● **The problem**
What is needed is an exact repeat of the lines from the line containing "At what distance" through the final line of the entries below, and nothing else.

::::::::::

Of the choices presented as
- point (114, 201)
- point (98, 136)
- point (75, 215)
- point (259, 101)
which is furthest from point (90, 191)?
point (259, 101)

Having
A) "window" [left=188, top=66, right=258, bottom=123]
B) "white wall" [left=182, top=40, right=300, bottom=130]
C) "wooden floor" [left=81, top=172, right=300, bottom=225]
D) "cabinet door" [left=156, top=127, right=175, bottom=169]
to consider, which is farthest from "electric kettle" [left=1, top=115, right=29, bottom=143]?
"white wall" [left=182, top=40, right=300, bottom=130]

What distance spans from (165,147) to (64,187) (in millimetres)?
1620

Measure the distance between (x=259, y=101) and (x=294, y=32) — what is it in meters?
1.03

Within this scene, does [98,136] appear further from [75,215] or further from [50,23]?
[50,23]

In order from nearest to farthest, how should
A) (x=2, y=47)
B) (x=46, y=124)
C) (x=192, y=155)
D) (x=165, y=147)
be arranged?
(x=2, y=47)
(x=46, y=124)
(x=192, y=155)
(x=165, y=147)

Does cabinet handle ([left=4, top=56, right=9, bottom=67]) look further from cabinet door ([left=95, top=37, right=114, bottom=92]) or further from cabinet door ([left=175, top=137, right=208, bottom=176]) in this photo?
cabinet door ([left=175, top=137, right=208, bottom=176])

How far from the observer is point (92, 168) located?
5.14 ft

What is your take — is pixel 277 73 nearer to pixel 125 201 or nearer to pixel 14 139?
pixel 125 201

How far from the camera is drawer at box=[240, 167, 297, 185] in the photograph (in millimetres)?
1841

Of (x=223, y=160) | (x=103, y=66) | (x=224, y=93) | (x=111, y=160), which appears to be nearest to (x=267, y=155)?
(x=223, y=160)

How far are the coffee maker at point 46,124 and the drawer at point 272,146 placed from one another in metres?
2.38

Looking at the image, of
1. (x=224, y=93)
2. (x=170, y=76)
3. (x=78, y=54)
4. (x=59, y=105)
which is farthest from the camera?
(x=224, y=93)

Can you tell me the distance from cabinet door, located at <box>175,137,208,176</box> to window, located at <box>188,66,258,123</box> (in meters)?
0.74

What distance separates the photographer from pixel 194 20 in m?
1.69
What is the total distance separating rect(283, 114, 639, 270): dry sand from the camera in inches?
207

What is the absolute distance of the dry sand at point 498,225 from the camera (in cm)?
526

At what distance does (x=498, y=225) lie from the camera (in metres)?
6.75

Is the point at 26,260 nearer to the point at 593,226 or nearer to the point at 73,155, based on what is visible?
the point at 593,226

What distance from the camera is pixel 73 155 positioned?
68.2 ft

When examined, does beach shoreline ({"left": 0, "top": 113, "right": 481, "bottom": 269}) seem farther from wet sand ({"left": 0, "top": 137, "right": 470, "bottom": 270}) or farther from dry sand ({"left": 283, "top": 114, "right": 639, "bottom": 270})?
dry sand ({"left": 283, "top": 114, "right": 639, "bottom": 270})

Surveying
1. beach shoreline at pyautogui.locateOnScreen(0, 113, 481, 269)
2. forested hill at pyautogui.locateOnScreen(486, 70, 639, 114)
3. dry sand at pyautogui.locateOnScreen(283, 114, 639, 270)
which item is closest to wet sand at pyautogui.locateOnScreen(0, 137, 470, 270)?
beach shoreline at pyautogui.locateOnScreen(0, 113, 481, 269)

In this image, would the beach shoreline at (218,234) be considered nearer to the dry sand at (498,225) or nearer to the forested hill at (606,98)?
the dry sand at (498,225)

::::::::::

● **Solved exercise**
At what distance does (x=498, y=225) lie from the camera (in metres)?
6.75

Is the point at 26,260 nearer to the point at 593,226 or nearer to the point at 73,155, based on what is visible?
the point at 593,226

What distance from the camera is pixel 73 155 positioned?
68.2 ft

When examined, does beach shoreline ({"left": 0, "top": 113, "right": 481, "bottom": 269}) seem farther from wet sand ({"left": 0, "top": 137, "right": 470, "bottom": 270}) or farther from dry sand ({"left": 283, "top": 114, "right": 639, "bottom": 270})?
dry sand ({"left": 283, "top": 114, "right": 639, "bottom": 270})

Surveying
1. beach shoreline at pyautogui.locateOnScreen(0, 113, 481, 269)
2. forested hill at pyautogui.locateOnScreen(486, 70, 639, 114)
3. dry sand at pyautogui.locateOnScreen(283, 114, 639, 270)
which item is closest to wet sand at pyautogui.locateOnScreen(0, 137, 470, 270)?
beach shoreline at pyautogui.locateOnScreen(0, 113, 481, 269)

In this image, would the beach shoreline at (218,234) be considered nearer to the dry sand at (498,225) or nearer to the forested hill at (606,98)?
the dry sand at (498,225)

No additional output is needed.